L’unité de Rennes, comme les treize autres unités de ce type qui existent actuellement en France
À travers son action multiforme, l’équipe de l’unité apporte une véritable culture de la surdité aux soignants. Quand un document type est conçu pour faciliter, via l’envoi d’une télécopie, l’alerte du Samu par une personne sourde, on améliore, d’un côté, la prise en charge concrète du public concerné, et, en même temps, on fait de la pédagogie auprès des urgentistes. Idem avec la prise en charge d’une personne obèse en nutrition. « Dans ce domaine, beaucoup d’informations écrites sont transmises au patient, note Morgane Robert. J’ai donc accompagné une personne pour m’assurer que les messages passaient. » Un épisode dont Virginie Mouazé, infirmière, se souvient parfaitement. « Pour pouvoir bénéficier de la présence de l’interprète et de l’aide-soignante sur un créneau donné, nous avions regroupé mon intervention, celles du médecin et de la diététicienne, mais nous nous sommes heurtés à l’attitude distante du patient. Il s’est avéré difficile de bien évaluer son feed-back. Dans ce genre de situation, on ne peut pas être autant dans la subtilité », estime-t-elle. D’où, sans doute, l’intérêt des journées de sensibilisation, organisées deux fois par an au sein du CHU et intégrées désormais au programme de formation continue. « Une fois sensibilisés, les soignants s’approprient la problématique », assure le Dr Isabelle Ridoux. La prochaine étape pour l’unité rennaise sera peut-être d’intégrer une infirmière sourde ou maîtrisant la langue des signes.
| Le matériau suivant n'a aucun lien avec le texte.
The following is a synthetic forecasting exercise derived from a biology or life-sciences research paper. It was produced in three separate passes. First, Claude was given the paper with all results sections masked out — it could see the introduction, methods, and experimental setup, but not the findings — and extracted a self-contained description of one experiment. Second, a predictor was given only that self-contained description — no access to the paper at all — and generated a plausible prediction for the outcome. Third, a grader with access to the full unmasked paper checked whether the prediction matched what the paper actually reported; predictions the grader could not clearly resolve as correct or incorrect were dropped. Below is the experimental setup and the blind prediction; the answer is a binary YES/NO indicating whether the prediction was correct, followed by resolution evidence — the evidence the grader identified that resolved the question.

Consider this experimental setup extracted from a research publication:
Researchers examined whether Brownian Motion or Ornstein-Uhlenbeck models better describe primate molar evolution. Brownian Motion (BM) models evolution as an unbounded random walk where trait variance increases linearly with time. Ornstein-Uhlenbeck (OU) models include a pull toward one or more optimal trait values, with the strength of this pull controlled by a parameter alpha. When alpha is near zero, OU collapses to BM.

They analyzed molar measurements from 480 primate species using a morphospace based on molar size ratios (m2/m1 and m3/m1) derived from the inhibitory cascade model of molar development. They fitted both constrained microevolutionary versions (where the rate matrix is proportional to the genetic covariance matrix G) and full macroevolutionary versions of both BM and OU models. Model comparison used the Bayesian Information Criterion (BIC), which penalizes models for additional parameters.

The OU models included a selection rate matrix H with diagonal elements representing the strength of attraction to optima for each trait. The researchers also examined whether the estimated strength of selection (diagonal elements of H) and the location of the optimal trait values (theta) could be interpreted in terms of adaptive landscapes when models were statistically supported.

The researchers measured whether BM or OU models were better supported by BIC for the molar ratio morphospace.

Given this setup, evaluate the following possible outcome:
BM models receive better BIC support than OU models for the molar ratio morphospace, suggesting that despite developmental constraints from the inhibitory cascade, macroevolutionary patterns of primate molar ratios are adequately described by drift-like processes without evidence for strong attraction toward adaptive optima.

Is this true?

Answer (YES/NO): NO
1- Les CHU – sauf mention contraire – de Strasbourg, Bordeaux, Paris (AP-HP et CH Sainte-Anne), Montpellier, Nancy, Toulouse, Lille (Institut catholique), Marseille (AP), Nice et Grenoble comptent une unité régionale d’accueil et de soins des patients sourds.
2- Seulement 30 % d’un message lu sur les lèvres est compris.